“The Death of Poe” 3 disc set is interesting because of two things. The first is that almost anything related to Edgar Allan Poe is going to be worth watching. The man was fascinating, and I would contend that he is the true founder of goth, as his life story is nothing but goth in tone. The second thing that makes this set interesting is director/star Mark Redfield’s devotion to the literary master.

Besides the main feature (“The Death of Poe”), there’s an audio CD of Poe’s poems and tales read by Redfield, a making of featurette for the main film, two other featurettes, 1914’s “The Avenging Conscience” and the 1915 version of “The Raven” with optional commentary. That’s an extensive Poe package, but the main draw is going to be its feature.

On the surface, “The Death of Poe” is a marginal film. Shot in both black and white and color, it attempts to make the writer’s final days a feverish dream of his loves and desires. It also features an account of Poe (Redfield) trying to find backers for a magazine he wanted to start. It is those scenes where Redfield shines. He makes Poe a likable and haunted character who is displaying signs of mental illness even as he begs for money while trying to retain his dignity. If the film could have focused more on those aspects it would have been far more compelling. Instead, a great portion of this film is spent in a delirium meant to mimic Poe’s state of mind as he drifts closer to death.

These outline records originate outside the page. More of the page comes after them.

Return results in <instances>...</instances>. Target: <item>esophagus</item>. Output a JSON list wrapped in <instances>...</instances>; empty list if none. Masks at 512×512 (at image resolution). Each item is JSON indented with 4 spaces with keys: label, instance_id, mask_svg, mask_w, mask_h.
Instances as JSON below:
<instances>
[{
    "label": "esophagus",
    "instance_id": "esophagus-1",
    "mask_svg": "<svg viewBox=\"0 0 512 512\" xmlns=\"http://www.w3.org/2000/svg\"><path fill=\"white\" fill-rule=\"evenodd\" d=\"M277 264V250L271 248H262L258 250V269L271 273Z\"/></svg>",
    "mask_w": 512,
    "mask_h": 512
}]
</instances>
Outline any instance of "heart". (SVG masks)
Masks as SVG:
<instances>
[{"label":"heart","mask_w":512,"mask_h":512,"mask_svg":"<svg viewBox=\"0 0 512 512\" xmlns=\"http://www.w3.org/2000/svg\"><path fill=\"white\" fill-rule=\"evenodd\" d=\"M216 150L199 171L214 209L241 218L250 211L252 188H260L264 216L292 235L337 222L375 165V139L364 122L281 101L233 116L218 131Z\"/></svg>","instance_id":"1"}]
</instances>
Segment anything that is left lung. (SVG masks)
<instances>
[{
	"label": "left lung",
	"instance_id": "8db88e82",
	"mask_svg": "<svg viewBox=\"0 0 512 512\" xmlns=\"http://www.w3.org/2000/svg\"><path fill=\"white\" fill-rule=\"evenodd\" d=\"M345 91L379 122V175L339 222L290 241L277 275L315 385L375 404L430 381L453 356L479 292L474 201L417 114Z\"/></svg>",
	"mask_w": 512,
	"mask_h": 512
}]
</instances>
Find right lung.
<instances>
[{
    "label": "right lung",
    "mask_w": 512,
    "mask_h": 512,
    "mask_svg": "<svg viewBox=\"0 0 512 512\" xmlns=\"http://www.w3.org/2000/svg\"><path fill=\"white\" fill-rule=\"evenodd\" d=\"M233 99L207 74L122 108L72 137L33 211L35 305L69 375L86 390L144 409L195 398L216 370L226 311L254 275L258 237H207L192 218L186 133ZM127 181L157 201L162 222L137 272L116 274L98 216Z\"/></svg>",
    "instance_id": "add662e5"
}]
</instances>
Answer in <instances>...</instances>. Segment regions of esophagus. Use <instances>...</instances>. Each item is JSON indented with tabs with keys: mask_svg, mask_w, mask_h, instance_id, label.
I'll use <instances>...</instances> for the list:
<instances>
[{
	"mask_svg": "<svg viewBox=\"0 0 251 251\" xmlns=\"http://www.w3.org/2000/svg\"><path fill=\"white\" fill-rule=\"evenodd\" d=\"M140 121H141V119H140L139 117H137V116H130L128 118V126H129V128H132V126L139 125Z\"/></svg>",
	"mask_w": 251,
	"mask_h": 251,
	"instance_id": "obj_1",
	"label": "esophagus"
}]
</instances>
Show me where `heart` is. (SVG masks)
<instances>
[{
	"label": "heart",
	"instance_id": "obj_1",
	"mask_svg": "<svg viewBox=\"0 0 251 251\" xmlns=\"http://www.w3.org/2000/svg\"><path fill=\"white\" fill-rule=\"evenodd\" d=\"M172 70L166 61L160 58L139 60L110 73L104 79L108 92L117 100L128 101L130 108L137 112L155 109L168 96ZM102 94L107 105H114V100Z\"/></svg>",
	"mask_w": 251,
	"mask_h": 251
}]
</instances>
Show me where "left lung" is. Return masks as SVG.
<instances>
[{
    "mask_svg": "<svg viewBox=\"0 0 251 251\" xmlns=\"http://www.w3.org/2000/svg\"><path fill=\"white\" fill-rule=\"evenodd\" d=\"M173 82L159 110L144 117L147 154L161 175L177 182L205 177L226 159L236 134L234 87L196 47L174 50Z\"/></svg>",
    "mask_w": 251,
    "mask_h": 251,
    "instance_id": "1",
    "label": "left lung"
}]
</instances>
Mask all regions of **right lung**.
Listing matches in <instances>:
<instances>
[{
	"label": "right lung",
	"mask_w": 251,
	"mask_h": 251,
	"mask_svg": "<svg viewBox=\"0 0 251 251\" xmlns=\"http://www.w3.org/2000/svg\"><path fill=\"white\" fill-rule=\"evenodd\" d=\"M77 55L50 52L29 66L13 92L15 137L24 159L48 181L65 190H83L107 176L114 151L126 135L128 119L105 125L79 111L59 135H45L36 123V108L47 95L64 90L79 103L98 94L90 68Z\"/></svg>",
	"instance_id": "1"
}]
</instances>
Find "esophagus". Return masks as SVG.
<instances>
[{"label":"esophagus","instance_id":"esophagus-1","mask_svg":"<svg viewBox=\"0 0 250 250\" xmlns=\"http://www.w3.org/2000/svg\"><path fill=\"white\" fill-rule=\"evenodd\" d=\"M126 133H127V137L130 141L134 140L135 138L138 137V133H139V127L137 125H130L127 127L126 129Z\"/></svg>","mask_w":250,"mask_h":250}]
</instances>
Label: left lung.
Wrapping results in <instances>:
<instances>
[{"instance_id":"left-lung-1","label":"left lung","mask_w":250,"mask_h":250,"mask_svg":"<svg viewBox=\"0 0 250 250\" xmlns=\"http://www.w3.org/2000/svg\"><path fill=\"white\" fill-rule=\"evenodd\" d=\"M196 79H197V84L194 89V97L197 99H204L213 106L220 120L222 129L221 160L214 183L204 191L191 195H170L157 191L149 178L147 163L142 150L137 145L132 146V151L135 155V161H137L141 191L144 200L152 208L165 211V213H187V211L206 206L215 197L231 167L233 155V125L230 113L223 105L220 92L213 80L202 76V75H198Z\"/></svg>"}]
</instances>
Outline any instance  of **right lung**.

It almost works.

This film is made by a Poe addict for Poe fans. It won’t please casual moviegoers with no interest in Poe, as they will find that the film wanders too much and at times has acting on par with a Lifetime special. If you are willing to ignore that, however, you will find a film that is sometimes very engaging made by a man who has nothing but respect for the father of modern horror … and goth.